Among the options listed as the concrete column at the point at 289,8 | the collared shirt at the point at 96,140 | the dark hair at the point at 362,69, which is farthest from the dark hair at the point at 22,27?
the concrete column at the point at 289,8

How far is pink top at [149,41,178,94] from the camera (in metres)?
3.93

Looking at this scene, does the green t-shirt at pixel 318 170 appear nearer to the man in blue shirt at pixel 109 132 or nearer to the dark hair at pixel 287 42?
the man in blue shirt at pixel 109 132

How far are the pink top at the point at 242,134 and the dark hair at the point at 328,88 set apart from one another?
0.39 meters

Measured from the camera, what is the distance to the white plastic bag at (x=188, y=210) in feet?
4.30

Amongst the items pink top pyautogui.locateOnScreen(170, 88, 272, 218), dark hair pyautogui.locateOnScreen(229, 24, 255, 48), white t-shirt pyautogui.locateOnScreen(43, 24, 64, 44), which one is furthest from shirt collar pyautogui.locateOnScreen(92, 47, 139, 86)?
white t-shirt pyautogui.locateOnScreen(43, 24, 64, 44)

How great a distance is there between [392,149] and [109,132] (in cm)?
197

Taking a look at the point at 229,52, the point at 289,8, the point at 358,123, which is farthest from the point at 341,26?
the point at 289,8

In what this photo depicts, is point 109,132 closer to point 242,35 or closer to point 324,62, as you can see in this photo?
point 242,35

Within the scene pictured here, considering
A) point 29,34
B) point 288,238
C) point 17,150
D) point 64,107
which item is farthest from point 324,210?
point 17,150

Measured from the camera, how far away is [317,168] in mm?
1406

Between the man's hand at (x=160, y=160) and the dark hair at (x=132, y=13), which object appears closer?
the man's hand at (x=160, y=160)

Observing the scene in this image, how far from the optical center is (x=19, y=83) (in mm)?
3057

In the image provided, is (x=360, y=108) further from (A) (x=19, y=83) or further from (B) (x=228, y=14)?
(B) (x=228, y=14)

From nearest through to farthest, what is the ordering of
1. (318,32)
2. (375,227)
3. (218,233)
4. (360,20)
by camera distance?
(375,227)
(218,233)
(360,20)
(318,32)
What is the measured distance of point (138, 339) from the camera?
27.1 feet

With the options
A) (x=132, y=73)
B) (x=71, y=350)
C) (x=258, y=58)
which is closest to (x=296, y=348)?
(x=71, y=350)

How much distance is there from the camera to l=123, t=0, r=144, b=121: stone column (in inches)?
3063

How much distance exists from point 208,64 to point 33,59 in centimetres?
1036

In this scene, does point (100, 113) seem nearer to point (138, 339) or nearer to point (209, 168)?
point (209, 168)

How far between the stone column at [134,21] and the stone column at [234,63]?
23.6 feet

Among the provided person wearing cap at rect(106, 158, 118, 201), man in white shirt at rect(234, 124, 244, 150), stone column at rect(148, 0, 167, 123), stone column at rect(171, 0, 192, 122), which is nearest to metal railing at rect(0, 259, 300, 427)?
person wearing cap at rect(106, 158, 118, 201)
...
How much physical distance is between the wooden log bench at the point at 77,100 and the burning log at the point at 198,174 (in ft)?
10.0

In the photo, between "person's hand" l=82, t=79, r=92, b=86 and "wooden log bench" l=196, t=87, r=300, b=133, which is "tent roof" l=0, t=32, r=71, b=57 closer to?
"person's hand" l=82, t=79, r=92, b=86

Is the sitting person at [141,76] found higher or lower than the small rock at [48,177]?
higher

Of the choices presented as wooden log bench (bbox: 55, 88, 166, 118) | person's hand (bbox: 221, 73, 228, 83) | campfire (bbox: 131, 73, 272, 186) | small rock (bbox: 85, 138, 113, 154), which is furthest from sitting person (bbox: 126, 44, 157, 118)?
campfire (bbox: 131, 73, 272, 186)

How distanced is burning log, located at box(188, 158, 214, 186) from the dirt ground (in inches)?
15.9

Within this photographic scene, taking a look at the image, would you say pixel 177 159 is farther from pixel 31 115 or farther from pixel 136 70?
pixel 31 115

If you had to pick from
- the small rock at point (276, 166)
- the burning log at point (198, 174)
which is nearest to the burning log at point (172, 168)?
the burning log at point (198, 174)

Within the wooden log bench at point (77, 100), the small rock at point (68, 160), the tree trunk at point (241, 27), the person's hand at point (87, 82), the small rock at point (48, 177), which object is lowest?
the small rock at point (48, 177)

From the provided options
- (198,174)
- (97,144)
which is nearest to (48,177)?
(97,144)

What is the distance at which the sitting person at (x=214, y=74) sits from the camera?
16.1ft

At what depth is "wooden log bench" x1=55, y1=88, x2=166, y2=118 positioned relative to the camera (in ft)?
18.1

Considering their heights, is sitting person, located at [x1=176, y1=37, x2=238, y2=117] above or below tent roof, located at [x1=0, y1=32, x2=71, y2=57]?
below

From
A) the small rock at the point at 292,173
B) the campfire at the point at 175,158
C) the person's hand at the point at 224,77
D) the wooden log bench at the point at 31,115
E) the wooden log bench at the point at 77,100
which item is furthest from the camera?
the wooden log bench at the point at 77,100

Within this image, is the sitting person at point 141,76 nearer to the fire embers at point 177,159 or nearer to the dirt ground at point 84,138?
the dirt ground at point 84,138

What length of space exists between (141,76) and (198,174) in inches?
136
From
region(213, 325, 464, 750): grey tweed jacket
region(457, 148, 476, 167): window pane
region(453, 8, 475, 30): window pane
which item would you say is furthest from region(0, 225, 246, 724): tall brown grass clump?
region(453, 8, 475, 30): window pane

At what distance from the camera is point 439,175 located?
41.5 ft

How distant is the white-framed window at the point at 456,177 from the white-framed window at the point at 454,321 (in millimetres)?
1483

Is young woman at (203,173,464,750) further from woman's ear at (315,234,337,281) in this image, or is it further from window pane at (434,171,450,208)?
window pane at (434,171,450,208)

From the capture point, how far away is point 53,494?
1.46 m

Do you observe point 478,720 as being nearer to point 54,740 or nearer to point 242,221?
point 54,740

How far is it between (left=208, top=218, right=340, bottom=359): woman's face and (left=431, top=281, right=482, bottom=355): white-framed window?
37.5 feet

● The request
Gather every line of the data above that contains the word "options", treating uppercase and lowercase as different.

● Exercise response
Among the options listed as the concrete column at the point at 289,8 | the collared shirt at the point at 96,140 | the dark hair at the point at 362,69, which is farthest from the dark hair at the point at 22,27?
With the options
From the provided options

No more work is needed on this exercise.